Mission: Impossible – Dead Reckoning Part One review – Tom Cruise does it better | Mission: Impossible – Dead Reckoning Part One

Tom Cruise and Vanessa Kirby.

Already, the keynote stunt has become a legend: the one on the poster, the one he reportedly did – for real – six times in one day before he was satisfied. Tom Cruise’s compact body floats free of the motorbike as it drops to earth from between his diamond-hard thighs, having launched him with a throaty roar off an unfeasibly high cliff-edge; he sails through the sky, pulls the ripcord on a nifty little parachute, and swoops down towards … the speeding Orient Express, fully intent on the traditional carriage-top punch-up. We gasped in the audience. Someone behind me went: “Oh shi-i-i …” Carly Simon should have come in with a new song: Fair Enough, Somebody Does It Better.

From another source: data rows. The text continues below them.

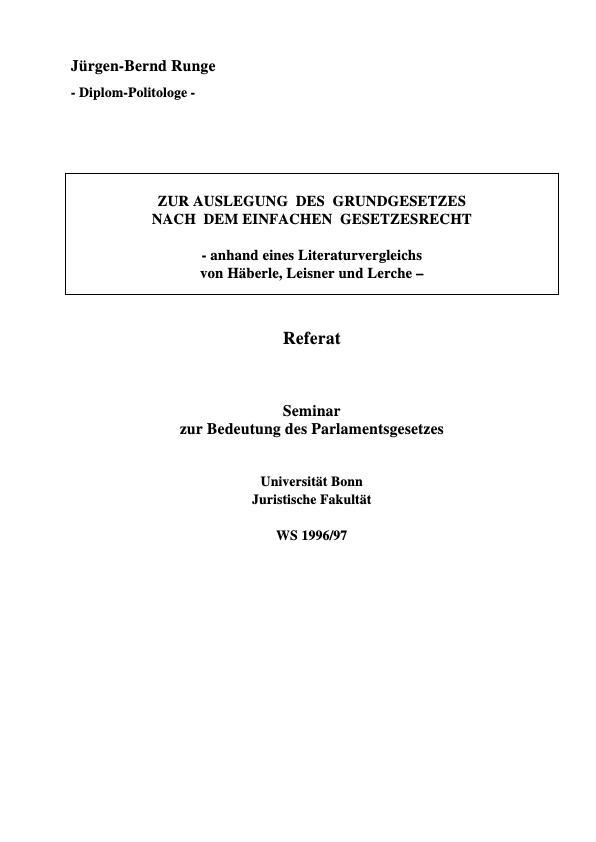 Titel: Zur Auslegung des Grundgesetzes nach dem einfachen Gesetzesrecht - anhand eines Literaturvergleichs von Häberle, Leisner und Lerche -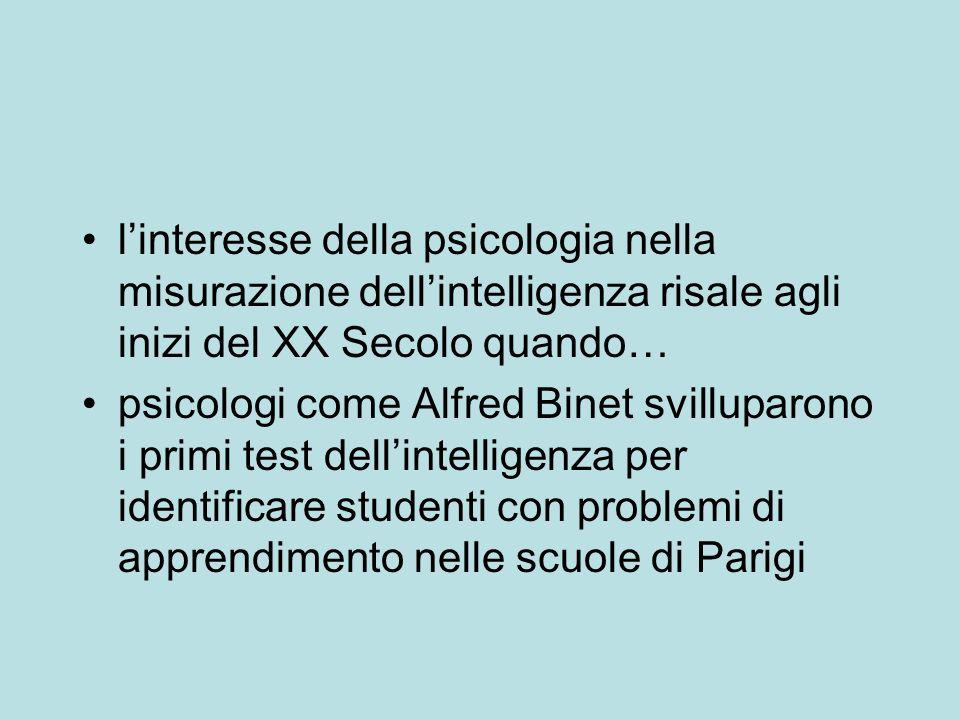 linteresse della psicologia nella misurazione dellintelligenza risale agli inizi del XX Secolo quando… psicologi come Alfred Binet svilluparono i prim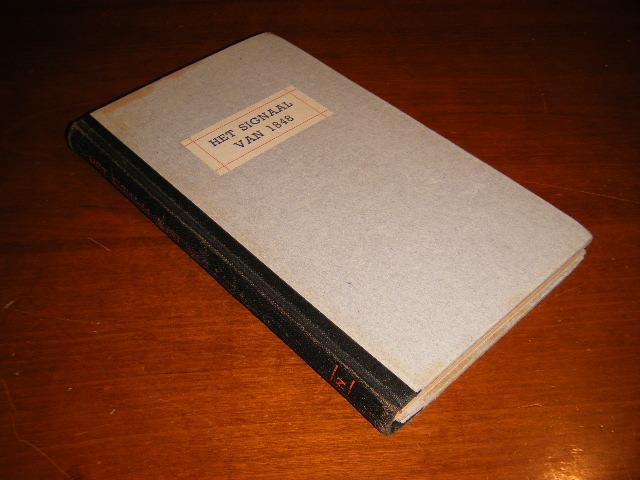 SLOTEMAKER DE BRUINE, MR. G.H. (RED.) - Het signaal van 1848 - Betkenis en invloed van het communistisch manifest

This outrageously enjoyable spectacle has compelled my awestruck assent with its sheer stamina, scale and brio: the seventh in the Mission: Impossible action franchise with Cruise starring as Ethan Hunt, the mysterious, superfit leader of a top-secret intelligence/combat unit called the Impossible Mission Force, brought in by a shadowy US government agency when they want deniable stuff doing. Their initials of course are IMF, and in this film they finally get round to doing the gag about them not being the International Monetary Fund, the one we reviewers have been doing for years.

Seven films! Daniel Craig got sick of 007 after just five. But at 61, Cruise looks better than ever and pretty much wedded to the IMF. Other actors his age might be turning to offbeat character turns, but Tom was doing those for Paul Thomas Anderson and Michael Mann 20 years ago. The M:I series is his vocation, and Tom Cruise has single-handedly persuaded us that the action genre has a new respectability and purpose: the box-office saviour of the live cinema experience. But I can’t help wondering: does he have an exit strategy for this franchise? Like Harry Potter and the Deathly Hallows, this film is split into two parts, and Tom does a fair bit of talking here about his friends and what he might sacrifice for them. Should we be worried about the end of Part Two?

In this film, as in so many in the past, evil forces are trying to get hold of a MacGuffiny object which will permit them to control/destroy the world, and Ethan and the gang are the only people to stop them. There is some tremendous stunt work, including a wacky Italian Job-style chase around Rome in a titchy little yellow Fiat, the biggest train scenes since Paddington 2 and some very impressive horsemanship from Tom in the Arabian desert – in his headdress he is the seventh pillar of hunkiness. A very tense opening sequence aboard a Russian sub called the Sebastopol – its associations with Crimea being perhaps a rebuke to Putinist chauvinism – introduces us to a certain bejewelled cruciform key, split into two; this is the oddly low-tech object whose owner, having reunited the halves, can master a new and terrifying form of AI, a self-replicating digital consciousness with the capacity to invade any operating system in the world. Already the genie is emerging from the bottle.

Tom Cruise and Vanessa Kirby. Photograph: FlixPix/Alamy

Ethan assembles his crew: there is quirky Benji, played by Simon Pegg, whose purpose is often to direct the boss from afar as he races around various terrains, and Ving Rhames as Luther, his supposed best mate (although they never seem particularly close). Rebecca Ferguson returns as ex-MI6 operative Ilsa, and Vanessa Kirby is back as the arms dealer White Widow who had a moment with Ethan in the last film. Pom Klementieff is a badass martial-arts expert intent on bringing down Ethan at the behest of Hunt’s scary nemesis Gabriel (Esai Morales), while Hayley Atwell brings her English sang-froid to the role of Grace, a criminal who meets-cute with Ethan and becomes a gutsy part of the team.

Of course, we have the traditional analogue-era scenes of Cruise sprinting, as well as the rubber masks, with a new comedy emphasis on people suspiciously tugging at people’s faces to see if they are for real – although a slightly goofy plot quirk at one stage requires Benji’s plastic-mask-fabricating machine, a bit like a waffle maker, to go terribly wrong.

In the past I have been agnostic and a nay-sayer about M:I, but the pure fun involved in this film, its silly-serious alchemy, and the way the franchise seems to strain at something crazily bigger with every film, as opposed to just winding down, is something to wonder at.